Refugees crisis: Angela Merkel leads Germany's rebirth as a promised land for the persecuted
In the 20th century, Germany was defined by three awful men: Kaiser Wilhelm, Adolf Hitler and Joseph Stalin. The first helped bring about the death of the German Empire and millions of its people in the First World War, culminating with the crippling Treaty of Versailles. The second ushered in fascism off the back of Versailles and economic crisis, bringing about the horrors of the Holocaust and yet more death and destruction with another world war. The third carved off his slice of post-war Germany and installed another brutal regime, this time communist, a tyranny that was to last until the fall of the Berlin Wall in 1989 and German reunification a year later.
For most of the century, Germany was a place from which you escaped to seek refuge. In the 21st century, Germany's renaissance is underway and the opposite is now true -- it is a haven, a promised land. Trains arrive into German stations carrying the oppressed and persecuted in, not out.
No longer should the phrase "strong German leader" raise an eyebrow because Angela Merkel, the German chancellor, is something of a beacon among world leaders, particularly in Europe. She has unflinchingly led the continent's most humanitarian response to the refugees crisis spilling out of the war-torn world, from Syria to Sudan, Libya to Iraq. Between 2011, when the Syrian war first exploded, and the end of 2014, Germany took in around 100,000 refugees from the country. By comparison, the UK had taken in just 5,000. And in 2015 alone, Germany is expecting to process as many as 800,000 asylum applications by people fleeing persecution and poverty the world over. Without much complaint from Merkel, either, except for small grumbles that other EU member states could do more to share the moral burden of accepting refugees. She is readying herself to build more houses and put extra resources into accommodating refugees.

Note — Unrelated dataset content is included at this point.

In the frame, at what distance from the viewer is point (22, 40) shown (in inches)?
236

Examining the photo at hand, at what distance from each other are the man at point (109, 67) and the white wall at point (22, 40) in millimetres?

It is understandable that Germany should be the destination of choice for the majority of refugees. It is a strong and stable economy, one that has weathered the worst of the eurozone crisis. And, contrary to the public perception that refugees are a drain on resources, it is set to get stronger with the influx. Many of the refugees are skilled workers and graduates who can plug the skills gap emerging in Germany's economy as its working age population falls. Germany's open-arms policy to refugees is not just morally correct, it is a shrewd financial investment too.
Merkel lowered the drawbridge when she dropped Germany's use of the Dublin Protocol, a strict rule that allows EU member states to deport refugees who did not apply for asylum in the first safe European country they reached. But perhaps more significant than Merkel's humane response to the refugees crisis has been that of ordinary German people. Football fans held up "refugees welcome" banners at matches. Refugees arriving by train have been greeted by Germans holding up welcome signs and signing to them as they walk off the platform. Donations of food and clothes and other such essentials have been overwhelming, to the point where some organisations have asked people to stop donating because they have too much.
It would be remiss to ignore tensions in German society. Symptomatic of a broader rise of the far-right across Europe, such as the Front National in France, Germany has witnessed sinister mass demonstrations against immigration on its own streets. Towards the end of 2014, the Pegida protest group exploded, drawing as many as 25,000 to its "anti-Islamisation" demonstration in Dresden. There are plans to formalise Pegida into a political party that will field candidates in elections. One has already stood, unsuccessfully, for the Dresden mayoralty. Pegida may have run out of momentum, but we will see.
The fact remains that Germany is doing more than any other European country to help others in their hour of need. German national pride sounds ominous as the black cloud of the 20th century hangs over the country, its identity and culture. But this new century and the refugees crisis affords Germany a chance to redefine what its national pride means. It is already shooing away the black clouds of its past.